According to records provided by the family, Tom Fikutoa was among Melanesians who were brought to Fiji in 1864, to work in the cotton plantation.

Fikutoa had left the islands with his brother Fikuia while in their early teens. Fikuia is believed to have gone to Queensland, Australia. They were brought in as forced labourers for the cotton plantation and also for general constructions. Their father was said to have died with a sorrowful heart after learning of his sons' kidnap.

Cotton had become a profitable business after supplies had stopped coming from the US because of the civil war. Since Fijians were not interested in regular sustained labour, the thousands of European planters who flocked to Fiji sought labour from the Melanesian islands.

Melanesian labourers were to be recruited for three years, paid three pounds per year, issued with basic clothing and had access to the company store for supplies.

Despite this, most Melanesians were recruited by deceit, usually being enticed abroad ships with gifts and then locked up.

According to Tom Victor a descendant and namesake of Tom Fikutoa, their great-great-grandfather married a ni-Vanuatu woman with maternal links to the Fataleka tribe in the Solomon Islands. They had five children, one of whom was Samu Dari their great-grandfather.

"Samu Dari married our great-grandmother Tuipulotu Vea, a Tongan lady. They had met in Vavau, Tonga," described Tom who resides with his family in Newtown just outside of Suva. They had five surviving children namely Emele, Tomu, Ana, Bob and Vasemaca.

"I was named after my great-great-grandfather, and growing up I used to get teased a lot. The relatives would call me Fikutoa and I hated it!" said Tom.

"But after learning about the history of my great-great-grandfather and what he went through, the name is so precious to me."

According to Tom, their family name of Fikutoa was anglicised to Victor by the black birding traders who found it hard to pronounce their family name.

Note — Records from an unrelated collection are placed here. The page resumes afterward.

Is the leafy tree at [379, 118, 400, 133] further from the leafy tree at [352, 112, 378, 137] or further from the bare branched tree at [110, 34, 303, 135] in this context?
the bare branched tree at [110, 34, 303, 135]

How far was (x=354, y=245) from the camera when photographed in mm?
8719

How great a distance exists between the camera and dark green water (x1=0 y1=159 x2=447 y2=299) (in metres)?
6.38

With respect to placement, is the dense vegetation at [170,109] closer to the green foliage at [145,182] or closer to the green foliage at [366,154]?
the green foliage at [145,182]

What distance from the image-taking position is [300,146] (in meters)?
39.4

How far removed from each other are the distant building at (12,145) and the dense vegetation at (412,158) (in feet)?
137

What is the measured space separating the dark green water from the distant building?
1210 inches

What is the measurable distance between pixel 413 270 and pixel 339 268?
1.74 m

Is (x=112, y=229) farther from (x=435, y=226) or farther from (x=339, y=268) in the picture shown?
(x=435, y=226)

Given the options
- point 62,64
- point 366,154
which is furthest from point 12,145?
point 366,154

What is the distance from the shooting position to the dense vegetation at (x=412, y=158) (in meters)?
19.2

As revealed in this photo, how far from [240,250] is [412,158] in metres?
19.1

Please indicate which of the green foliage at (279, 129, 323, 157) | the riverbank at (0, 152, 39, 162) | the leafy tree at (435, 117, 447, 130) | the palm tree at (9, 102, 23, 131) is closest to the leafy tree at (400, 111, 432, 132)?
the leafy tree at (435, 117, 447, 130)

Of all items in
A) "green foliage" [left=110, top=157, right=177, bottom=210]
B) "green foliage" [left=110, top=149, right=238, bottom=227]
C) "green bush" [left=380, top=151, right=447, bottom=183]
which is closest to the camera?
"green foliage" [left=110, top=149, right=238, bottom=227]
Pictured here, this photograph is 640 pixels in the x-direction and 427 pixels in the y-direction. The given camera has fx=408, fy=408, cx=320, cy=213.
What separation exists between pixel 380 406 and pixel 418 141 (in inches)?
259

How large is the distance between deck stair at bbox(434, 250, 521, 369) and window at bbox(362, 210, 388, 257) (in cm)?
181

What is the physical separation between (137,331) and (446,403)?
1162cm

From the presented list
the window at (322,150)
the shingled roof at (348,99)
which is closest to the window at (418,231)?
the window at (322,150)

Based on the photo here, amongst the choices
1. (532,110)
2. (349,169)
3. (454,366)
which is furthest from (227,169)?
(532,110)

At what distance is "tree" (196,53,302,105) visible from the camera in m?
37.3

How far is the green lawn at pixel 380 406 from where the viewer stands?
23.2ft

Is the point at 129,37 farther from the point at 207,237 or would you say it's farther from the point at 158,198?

"Since meeting Mr Lucian, I have become very interested in our family back in Solomon Islands," said Tom.

"It makes me want to go there and reconnect with them and see where our ancestor once lived."

Mr Lucian, has called on the Government of Fiji to recognise the plight of some of the descendants of the Melanesians who arrived under the blackbirding system.

"They contributed towards your country and they should have a piece of land to settle in otherwise these families can always think of coming back home. We will always accept them and it's up to them I can't force them….however if they want to come they will have to start from scratch." said Mr Lucian.